Hand with Stacks of Coins.fw.pngEmployers have seen increased costs to their health care due to the Affordable Care Act (ACA) but according to latest surveys many feel the largest increases are yet to come.

Over one-third of employers expect the largest cost increases related to ACA implementation to take place in 2016 as new reporting, disclosure and notification requirements take effect. Employers are required to collect extensive amounts of data which can take hours and may require complex IT infrastructures to track.

At least 27 percent expect the largest increase to occur in 2018 when the looming excise tax (also known as the Cadillac tax) on high-value plans goes into effect. Regardless of whether premiums are paid by employers or employees, the nondeductible 40 percent excise tax will be levied on plans that cost in excess of the statutory thresholds (in 2018, $10,200 for self-only and $27,500 for family coverage).

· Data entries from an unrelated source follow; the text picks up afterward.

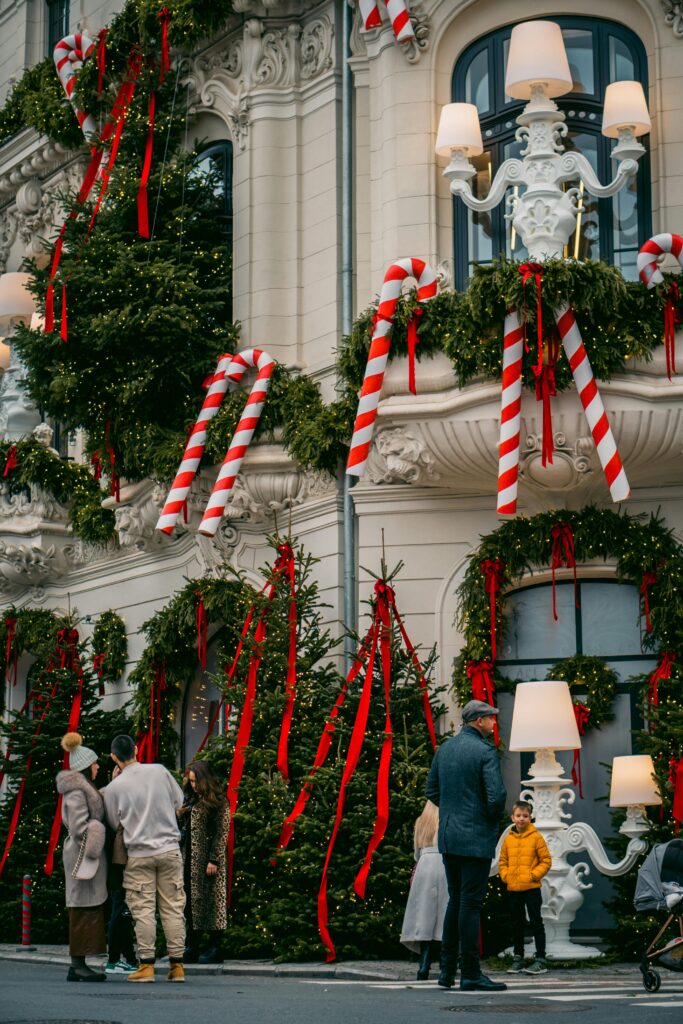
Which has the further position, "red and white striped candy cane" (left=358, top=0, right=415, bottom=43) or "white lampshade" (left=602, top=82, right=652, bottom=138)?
"red and white striped candy cane" (left=358, top=0, right=415, bottom=43)

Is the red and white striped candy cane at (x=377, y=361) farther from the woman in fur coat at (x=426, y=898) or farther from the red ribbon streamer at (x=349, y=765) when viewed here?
the woman in fur coat at (x=426, y=898)

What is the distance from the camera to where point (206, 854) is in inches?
583

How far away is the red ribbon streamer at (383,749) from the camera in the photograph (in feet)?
51.5

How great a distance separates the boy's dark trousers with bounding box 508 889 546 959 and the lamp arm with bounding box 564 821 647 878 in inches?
41.5

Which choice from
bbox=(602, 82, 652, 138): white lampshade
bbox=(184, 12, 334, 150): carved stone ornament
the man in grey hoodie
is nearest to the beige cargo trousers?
the man in grey hoodie

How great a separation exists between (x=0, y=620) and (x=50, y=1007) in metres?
16.0

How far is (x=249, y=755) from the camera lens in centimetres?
1684

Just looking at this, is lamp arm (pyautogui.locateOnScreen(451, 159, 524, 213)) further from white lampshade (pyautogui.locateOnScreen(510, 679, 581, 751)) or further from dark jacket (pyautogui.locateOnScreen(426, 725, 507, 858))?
dark jacket (pyautogui.locateOnScreen(426, 725, 507, 858))

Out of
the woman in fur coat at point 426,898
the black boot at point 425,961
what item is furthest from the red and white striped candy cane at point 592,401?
the black boot at point 425,961

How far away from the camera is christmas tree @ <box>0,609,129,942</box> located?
815 inches

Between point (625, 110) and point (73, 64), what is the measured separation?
9.02 meters

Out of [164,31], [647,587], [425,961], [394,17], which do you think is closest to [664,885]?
[425,961]

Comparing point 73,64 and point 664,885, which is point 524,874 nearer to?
point 664,885

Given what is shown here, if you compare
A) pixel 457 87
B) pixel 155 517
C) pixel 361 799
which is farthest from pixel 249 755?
pixel 457 87
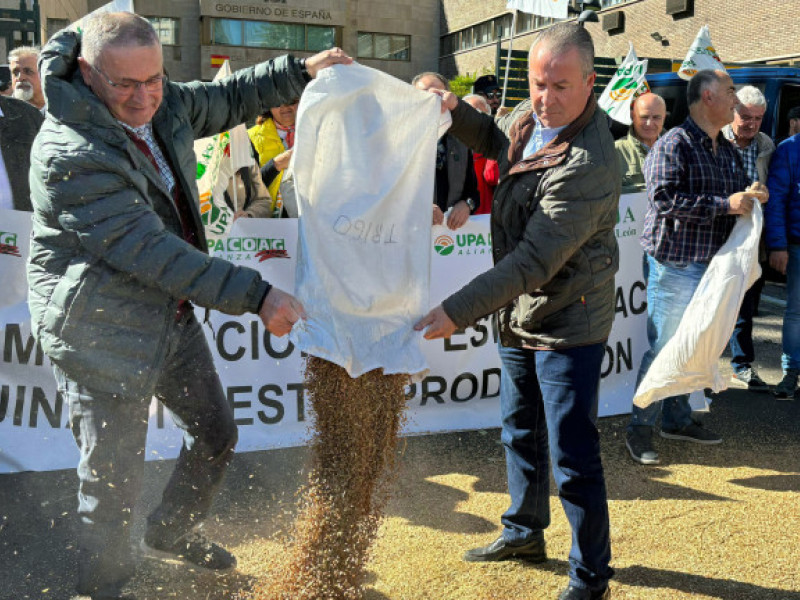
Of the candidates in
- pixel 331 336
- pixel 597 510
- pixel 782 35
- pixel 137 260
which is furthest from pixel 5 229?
pixel 782 35

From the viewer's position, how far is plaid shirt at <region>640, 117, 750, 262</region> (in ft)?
13.8

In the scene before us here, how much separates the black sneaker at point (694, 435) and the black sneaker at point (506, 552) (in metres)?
1.83

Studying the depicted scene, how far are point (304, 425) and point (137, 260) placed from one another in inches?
95.3

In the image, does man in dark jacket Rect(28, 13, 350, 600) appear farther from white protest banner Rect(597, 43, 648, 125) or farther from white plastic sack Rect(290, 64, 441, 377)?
white protest banner Rect(597, 43, 648, 125)

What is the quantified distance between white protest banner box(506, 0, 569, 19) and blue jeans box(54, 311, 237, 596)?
7.48 meters

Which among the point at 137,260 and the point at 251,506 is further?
the point at 251,506

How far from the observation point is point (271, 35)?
1532 inches

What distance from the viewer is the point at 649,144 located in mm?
5375

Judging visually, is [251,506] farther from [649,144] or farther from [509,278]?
[649,144]

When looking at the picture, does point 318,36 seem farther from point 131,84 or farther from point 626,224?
point 131,84

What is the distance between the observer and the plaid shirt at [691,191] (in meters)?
4.20

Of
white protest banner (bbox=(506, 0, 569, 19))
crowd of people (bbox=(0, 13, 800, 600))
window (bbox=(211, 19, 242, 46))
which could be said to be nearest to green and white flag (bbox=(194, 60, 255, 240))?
crowd of people (bbox=(0, 13, 800, 600))

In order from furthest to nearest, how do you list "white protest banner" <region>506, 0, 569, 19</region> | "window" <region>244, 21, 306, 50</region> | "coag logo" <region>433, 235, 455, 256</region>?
"window" <region>244, 21, 306, 50</region> → "white protest banner" <region>506, 0, 569, 19</region> → "coag logo" <region>433, 235, 455, 256</region>

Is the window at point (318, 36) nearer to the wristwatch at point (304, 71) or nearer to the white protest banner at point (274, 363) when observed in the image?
the white protest banner at point (274, 363)
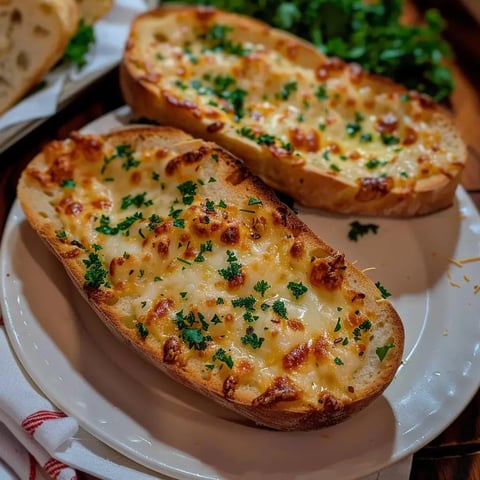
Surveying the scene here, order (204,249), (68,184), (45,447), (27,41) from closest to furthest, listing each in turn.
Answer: (45,447) → (204,249) → (68,184) → (27,41)

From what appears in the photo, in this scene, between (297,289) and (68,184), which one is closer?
(297,289)

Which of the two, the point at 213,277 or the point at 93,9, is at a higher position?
the point at 93,9

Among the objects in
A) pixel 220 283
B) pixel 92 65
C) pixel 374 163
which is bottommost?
pixel 374 163

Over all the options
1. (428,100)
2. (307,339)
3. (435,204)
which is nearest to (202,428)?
(307,339)

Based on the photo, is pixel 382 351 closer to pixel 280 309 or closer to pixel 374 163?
pixel 280 309

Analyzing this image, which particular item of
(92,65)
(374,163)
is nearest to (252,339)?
(374,163)

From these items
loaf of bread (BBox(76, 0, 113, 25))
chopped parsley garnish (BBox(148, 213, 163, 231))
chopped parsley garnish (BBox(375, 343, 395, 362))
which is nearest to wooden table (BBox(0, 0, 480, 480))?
loaf of bread (BBox(76, 0, 113, 25))

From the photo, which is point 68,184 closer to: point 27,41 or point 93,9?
point 27,41

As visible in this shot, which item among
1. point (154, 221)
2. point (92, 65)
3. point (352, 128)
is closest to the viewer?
point (154, 221)
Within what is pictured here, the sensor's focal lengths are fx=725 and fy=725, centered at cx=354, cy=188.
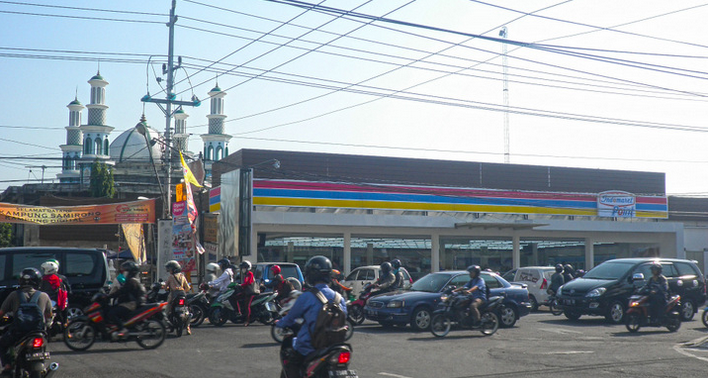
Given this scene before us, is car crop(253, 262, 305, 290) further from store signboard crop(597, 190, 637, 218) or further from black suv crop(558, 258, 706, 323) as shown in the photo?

Employers have expressed that they believe the top 3 compliance-related cost-drivers going forward will be:

  1. The excise tax on high-value plans.
  2. General administrative costs.
  3. Costs associated with reporting, disclosure and notification requirements.

One step employers are taking to help control ACA compliance related costs are high-deductible health plans (HDHPs).

  • HDHPs – HDHPs have lower premiums than other health plans which can help employers avoid triggering the excise tax. Many employers have added or are considering adding a HDHP.
  • HRAs and HSAs – Health reimbursement accounts (HRAs) are employer-funded, while health savings accounts (HSAs) can be funded by employers and employees. Both can help employees manage the financial burden posed by HDHPs.
  • Full-replacement approach – To avoid the excise tax, employers may choose to adopt a “full-replacement” HDHP strategy, where HDHPs are the only plan options provided.

HDHPs are expected to gain in popularity as employers face the upcoming Cadillac tax. A recent survey found that just about 50 percent of the employers who participated are expected to trigger the excise tax in 2018. Out of those employers only 3 percent plan to actually pay the tax. Those employers looking to avoid paying the excise tax have already, or plan to, add a high-deductible health plan.

Employers can change the structure of their health care plans or shift some of the cost burden to their employees, but there is no indication that they will stop offering health care benefits anytime soon. Nearly all employers surveyed indicated that they will be continuing to offer health care coverage at least for the next five years citing that benefits are an essential for attracting and retaining high-quality employees.